My bowels are not under my control. My limbs are not under my control. My own mouth is not even under my control. I want to scream, but I can barely squeak. I don’t even feel that I am one body – I am cut into pieces and lay lame on a painful bed. Body parts are separated by bands of complete numbness. I can’t even tell if I am bleeding or not.
I cannot change position on my own at all. The faceless nurses come to feed my lines, to water me, and to change me. It hurts every time. I don’t want to eat through a machine. I don’t want to be soiling the only clothes I have on. I want the medical persons to stop raping me, but I can’t manage enough words to stop them, or even ask them. Do I even remember the words I learned over twelve years? I speak like a two-year-old. Did I de-age and in fact become two years old again? Will I have to relearn to walk? Relearn all of my motor skills? I can’t tell at all.

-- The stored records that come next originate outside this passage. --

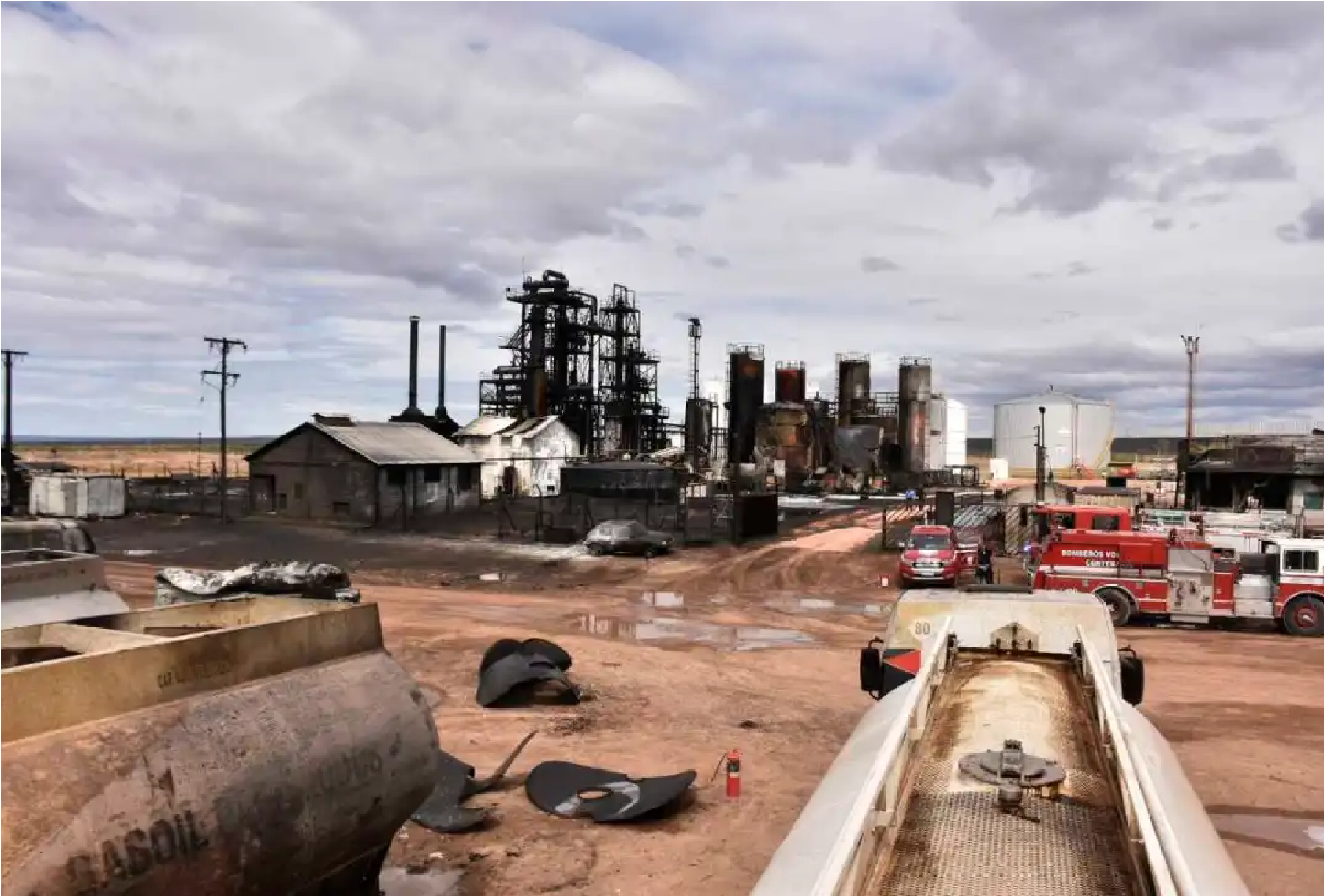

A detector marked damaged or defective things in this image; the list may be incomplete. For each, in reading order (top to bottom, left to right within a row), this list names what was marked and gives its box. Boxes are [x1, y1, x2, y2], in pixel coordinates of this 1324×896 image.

burnt structure [386, 316, 460, 439]
burnt structure [477, 267, 667, 455]
burnt structure [601, 283, 667, 455]
burnt structure [725, 341, 768, 468]
burnt structure [773, 362, 805, 405]
burnt structure [831, 352, 874, 426]
burnt structure [894, 355, 937, 476]
rusty metal tank [2, 590, 442, 889]
damaged tanker trailer [1, 547, 444, 889]
damaged tanker trailer [757, 587, 1250, 895]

I am too weak to eat, but I am thirsty. Very thirsty. My throat hurts. I am given occasional sips of water, either hours or days in between. I have no sense of time other than it lasts so very long. I want to move! I want to fight these tubes that are holding me in place! Oh please, if I am bleeding, let me bleed to death!
It is an eternity until I am aware of my surroundings. My father, mother, and grandmother come to my side. They want to help me, but I can still barely move. I ask for my favorite foods and drinks, but I am told I cannot have any. I must eat and drink through a machine now, except in very small amounts. Those amounts are never enough.
“Your life is now very different,” my parents say. “You will have to be watched very carefully, much more than before. Back then, when you didn’t take your medicines, you got a little bit sick. If you skip your medicines now, you will die.” I don’t understand – have I not already died? I listen to all the ways my existence has become more restricting, more controlled.
When I am alert
enough that I can hold a conversation again, the doctors say, “We gave you a liver transplant. A miracle. You should be grateful.” I cling to my parents, still so immobile. Still wanting to scream and I can only cry.